── 本文 ──

地域に根ざして40年以上。 有機野菜をもっと身近な存在に

地域に根ざして40年以上。
有機野菜をもっと身近な存在に

2025.06.27

循環有機農業に憧れて 小川町で就農

 

都心から約1時間ほどの埼玉県比企郡に、里山に囲まれ、清流が流れる自然豊かな小川町という町がある。有機農業が盛んなオーガニックタウンとして知られ、2023年には「オーガニックビレッジ」を宣言。

その有機農家の先駆者の1人が「風の丘ファーム」の田下隆一さんだ。

「A RESTAURANT FOODS」が取り扱う食材は、実際に食材と向き合い、食材からインスピレーションを得ている料理人のためのもの。そこで今回は、レストラン「Eme」のシェフである武藤恭通さんと、出張料理家の岸本恵理子さんと一緒に「風の丘ファーム」を訪れた。



出身地は東京だが、若い頃から「広々としたところで働きたい」という希望があり、一時は北海道で酪農家を目指していたそうだ。

「19の頃ですからね、なーんにも知らなかったんですよ。1年半ほど働いてみたけれど、自分で牛や牛舎を手に入れる資金を工面するのは到底無理だとわかって諦めました」

そこで東京に戻ってしばらく会社勤めをしていたものの、「北海道の庭畑で自家用につくっていたじゃがいもやトマトは、香りが強くておいしかったな」としきりに思い出す。

また、物流の仕事を通して社会の一端を知ることで、「ものを流すよりもつくる仕事がしたい」という想いが強くなっていった。「仕事が暮らしであり、仕事から暮らしをつくっていくことができる農業っていいなぁ」と考えていた頃に出会ったのが、小川町の「霜里農場」だった。

───

**課題 A:** 次に示すエントリのうち、文字列「gray」を含む行をすべてそのまま返してください。

── 課題データ ──

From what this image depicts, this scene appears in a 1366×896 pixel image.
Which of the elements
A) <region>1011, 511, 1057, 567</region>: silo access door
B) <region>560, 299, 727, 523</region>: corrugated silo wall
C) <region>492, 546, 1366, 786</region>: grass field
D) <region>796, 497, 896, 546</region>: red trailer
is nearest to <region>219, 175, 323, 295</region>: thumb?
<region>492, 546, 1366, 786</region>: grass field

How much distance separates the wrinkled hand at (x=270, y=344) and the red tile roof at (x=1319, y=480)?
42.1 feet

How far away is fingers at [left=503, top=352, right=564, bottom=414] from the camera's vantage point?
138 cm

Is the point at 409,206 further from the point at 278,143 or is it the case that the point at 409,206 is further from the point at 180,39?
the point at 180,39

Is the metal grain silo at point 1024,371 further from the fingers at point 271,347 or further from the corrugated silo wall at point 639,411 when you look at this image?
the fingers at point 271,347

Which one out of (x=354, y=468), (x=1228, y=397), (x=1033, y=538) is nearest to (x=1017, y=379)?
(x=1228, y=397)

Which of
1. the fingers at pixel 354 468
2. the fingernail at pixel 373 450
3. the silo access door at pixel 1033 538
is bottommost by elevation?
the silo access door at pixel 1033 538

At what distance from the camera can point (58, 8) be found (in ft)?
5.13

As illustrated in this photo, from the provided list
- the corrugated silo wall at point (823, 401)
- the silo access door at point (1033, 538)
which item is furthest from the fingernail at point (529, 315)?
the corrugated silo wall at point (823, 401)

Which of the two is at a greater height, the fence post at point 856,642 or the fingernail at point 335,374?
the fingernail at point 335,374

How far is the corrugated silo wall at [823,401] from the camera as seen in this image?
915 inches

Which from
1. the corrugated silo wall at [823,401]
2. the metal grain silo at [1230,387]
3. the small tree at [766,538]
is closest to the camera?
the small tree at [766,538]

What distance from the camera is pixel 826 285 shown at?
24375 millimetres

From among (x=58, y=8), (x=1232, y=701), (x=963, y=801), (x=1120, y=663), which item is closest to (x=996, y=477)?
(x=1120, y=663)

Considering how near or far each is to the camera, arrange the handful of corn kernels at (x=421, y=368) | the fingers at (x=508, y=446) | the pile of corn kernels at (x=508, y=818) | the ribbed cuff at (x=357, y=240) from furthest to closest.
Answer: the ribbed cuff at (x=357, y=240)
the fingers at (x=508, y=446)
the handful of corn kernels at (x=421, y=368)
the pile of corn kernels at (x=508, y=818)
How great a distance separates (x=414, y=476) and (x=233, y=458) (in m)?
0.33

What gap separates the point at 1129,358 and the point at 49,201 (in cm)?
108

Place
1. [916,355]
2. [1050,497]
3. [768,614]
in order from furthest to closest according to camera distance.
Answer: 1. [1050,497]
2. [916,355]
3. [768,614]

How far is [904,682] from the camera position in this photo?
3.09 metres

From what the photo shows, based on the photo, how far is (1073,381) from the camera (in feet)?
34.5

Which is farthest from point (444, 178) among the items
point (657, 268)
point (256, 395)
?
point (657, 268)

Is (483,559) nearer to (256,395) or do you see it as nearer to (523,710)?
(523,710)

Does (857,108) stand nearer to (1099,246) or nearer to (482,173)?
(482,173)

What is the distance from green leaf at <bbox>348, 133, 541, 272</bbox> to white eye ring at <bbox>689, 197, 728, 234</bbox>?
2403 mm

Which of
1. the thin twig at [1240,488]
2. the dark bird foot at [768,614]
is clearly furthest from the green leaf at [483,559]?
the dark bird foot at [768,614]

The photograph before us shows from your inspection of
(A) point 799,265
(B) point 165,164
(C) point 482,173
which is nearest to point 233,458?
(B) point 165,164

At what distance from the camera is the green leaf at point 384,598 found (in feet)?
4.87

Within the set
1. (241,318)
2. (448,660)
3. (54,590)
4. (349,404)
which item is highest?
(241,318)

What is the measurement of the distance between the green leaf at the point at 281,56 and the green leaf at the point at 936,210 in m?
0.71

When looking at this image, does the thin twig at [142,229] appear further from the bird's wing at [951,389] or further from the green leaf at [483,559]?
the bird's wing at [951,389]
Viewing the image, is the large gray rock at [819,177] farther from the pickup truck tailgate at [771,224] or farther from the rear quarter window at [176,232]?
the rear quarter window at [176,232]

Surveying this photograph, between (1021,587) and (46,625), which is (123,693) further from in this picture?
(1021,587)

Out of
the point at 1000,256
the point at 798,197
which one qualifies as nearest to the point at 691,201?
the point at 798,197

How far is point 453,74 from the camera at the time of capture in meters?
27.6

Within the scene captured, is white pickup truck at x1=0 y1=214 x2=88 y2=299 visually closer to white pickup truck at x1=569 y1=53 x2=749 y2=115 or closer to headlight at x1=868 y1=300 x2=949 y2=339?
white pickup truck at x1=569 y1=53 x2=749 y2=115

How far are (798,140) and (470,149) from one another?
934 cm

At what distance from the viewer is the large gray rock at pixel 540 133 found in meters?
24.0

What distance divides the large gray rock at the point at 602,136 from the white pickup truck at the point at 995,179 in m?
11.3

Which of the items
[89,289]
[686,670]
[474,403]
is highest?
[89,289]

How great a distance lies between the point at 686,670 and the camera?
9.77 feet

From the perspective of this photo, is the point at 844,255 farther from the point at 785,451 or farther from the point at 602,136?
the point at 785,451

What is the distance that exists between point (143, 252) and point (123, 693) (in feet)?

───

**課題 B:** 上の本文の「出身地は東京だが、若い頃から」から「小川町の「霜里農場」だった。」までの部分を、「北海道」を「東北」に置き換えて書き直してください。

**解答例 A:**
Viewing the image, is the large gray rock at [819,177] farther from the pickup truck tailgate at [771,224] or farther from the rear quarter window at [176,232]?
At what distance from the viewer is the large gray rock at pixel 540 133 found in meters?
What distance divides the large gray rock at the point at 602,136 from the white pickup truck at the point at 995,179 in m?

**解答例 B:**
出身地は東京だが、若い頃から「広々としたところで働きたい」という希望があり、一時は東北で酪農家を目指していたそうだ。

「19の頃ですからね、なーんにも知らなかったんですよ。1年半ほど働いてみたけれど、自分で牛や牛舎を手に入れる資金を工面するのは到底無理だとわかって諦めました」

そこで東京に戻ってしばらく会社勤めをしていたものの、「東北の庭畑で自家用につくっていたじゃがいもやトマトは、香りが強くておいしかったな」としきりに思い出す。

また、物流の仕事を通して社会の一端を知ることで、「ものを流すよりもつくる仕事がしたい」という想いが強くなっていった。「仕事が暮らしであり、仕事から暮らしをつくっていくことができる農業っていいなぁ」と考えていた頃に出会ったのが、小川町の「霜里農場」だった。